French defense chief misled nation on troops’ virus safety

International

FILE – In this May 18, 2020 file photo, French Defense Minister Florence Parly speaks as she attends the first sheet metal cut ceremony of the C35 force refueling vessel, at the Chantiers de l’Atlantique shipyard in Saint-Nazaire, western France. France’s Defense Minister Florence Parly admitted to lying about virus protections for air force personnel who evacuated French citizens from Wuhan and have been suspected of links to France’s first confirmed COVID-19 cluster. (Loic Venance, pool via AP, File)

PARIS (AP) — France’s defense minister admitted to misleading the nation about virus protections for air force personnel who evacuated French citizens from the Chinese city of Wuhan last winter, and have been suspected of links to France’s first confirmed COVID-19 cluster.

The revelation by Defense Minister Florence Parly to a Senate investigating committee is a further blow to the credibility of French President Emmanuel Macron’s centrist government as it battles rebounding infections.

With more than 10% of France’s intensive care units again occupied with COVID-19 patients and cases rising fast among the elderly, the health minister announced the closure of all restaurants, bars and public places in the hard-hit Marseille region and restrictions on gatherings in a dozen other cities. The French military announced Wednesday it is deploying medical teams and equipment to the French Caribbean island of Guadeloupe to relieve hospital strain.

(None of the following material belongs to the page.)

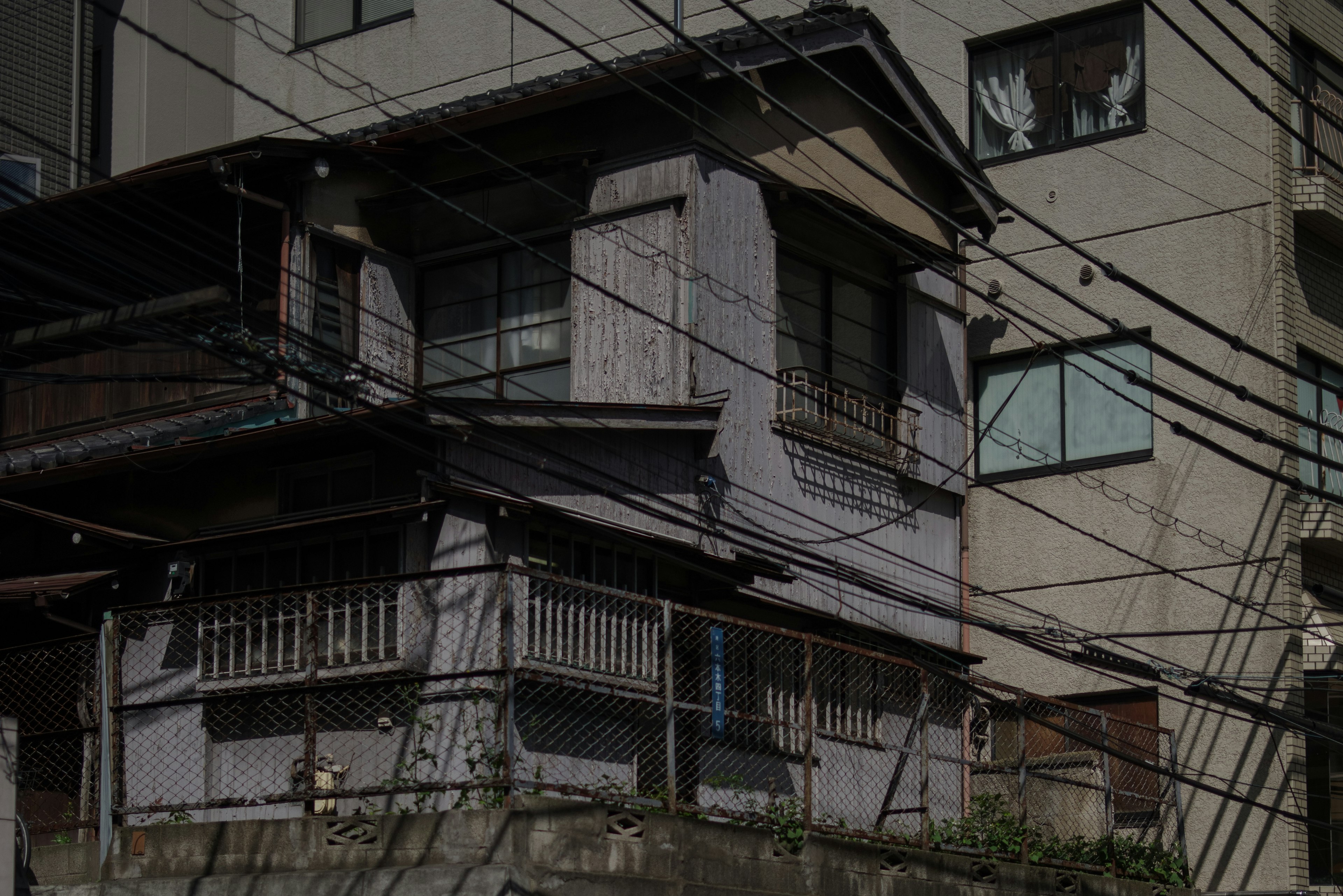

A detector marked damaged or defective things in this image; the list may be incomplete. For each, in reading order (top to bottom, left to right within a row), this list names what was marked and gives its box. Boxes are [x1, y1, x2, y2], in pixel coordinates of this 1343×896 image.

rusty metal fence post [663, 599, 677, 817]
rusty metal fence post [800, 634, 811, 833]
rusted metal pole [800, 637, 811, 833]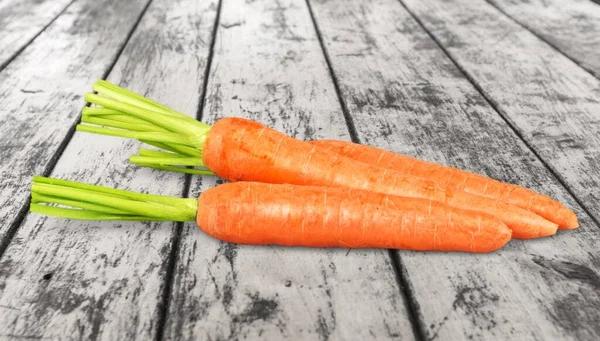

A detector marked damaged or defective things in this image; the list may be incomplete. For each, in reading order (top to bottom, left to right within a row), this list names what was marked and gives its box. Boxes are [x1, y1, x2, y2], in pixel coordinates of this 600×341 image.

Health Minister Olivier Veran stopped short of imposing new lockdowns, stressing the government’s mantra that the French need to learn to live with the virus. “We are doing everything not to go towards lockdown,” he said. But he urged people to resume working from home and stop gathering with groups of family and friends.

In “enhanced alert zones,” which include Paris as well as other big French cities such as Bordeaux, Lyon and Nice, he said starting Monday meetings in public spaces would be limited to 10 people and bars would have to close at 10 p.m.

With over 31,400 confirmed virus-related deaths, France has the third-highest death toll in Europe after Britain and Italy. France is now reporting about 10,000 new infections a day, and both houses of parliament are investigating the government’s handling of the pandemic.

As China locked down the city of Wuhan in January, the French government started repatriation flights for French citizens there. One such flight returned to France from Wuhan on Jan. 31, operated by 18 military personnel based in Creil, in the Oise region north of Paris, the defense minister said.

In February, regional health authorities announced a virus cluster in the Oise region and the first cases in France with no clear link to cases in China or Italy. Within weeks, France’s coronavirus case count had skyrocketed and the nation was in a lockdown.

The defense minister told public broadcaster France-2 in March that all the military personnel on that evacuation flight “had been tested and confined” upon return. But doubts have since been raised about that version of events.

A senator from the Oise region, Olivier Paccaud, pressed Parly during a hearing Tuesday about exactly what happened with the military personnel at Creil.

“Do you maintain that these personnel were tested and confined? Was there not negligence in the way the military personnel were handled on their return from Wuhan?” he asked. “The residents of the Oise want the truth.”

Parly responded: “I said something inexact March 4 on France-2.”

“The crew was subjected to an extremely strict health protocol, but which, in fact, did not include tests,” she said.

She said there was “probably zero” chance that the air base was at fault for the Oise cluster, noting that regional health authorities later found a possible case that dated to Jan. 14, two weeks before the evacuation flight. She insisted that the air force personnel didn’t stay in Wuhan and had no direct contact with the evacuated passengers.

Health officials have said the virus was probably circulating widely in France earlier than authorities realized, because of limited testing and little knowledge about COVID-19 early in the year.

But Parly’s admission drew new questions about whether the government misled or withheld information from the public as the virus spread the first time around – and whether to trust it as the virus strengthens again.

Veran warned Wednesday that at the current rate of spread, COVID-19 patients will fill 60% of the Paris region’s intensive care units within a month. It’s crucial, he said, “to break the contamination chain, the viral dynamic, before our healthcare system gets to the point of system overload.”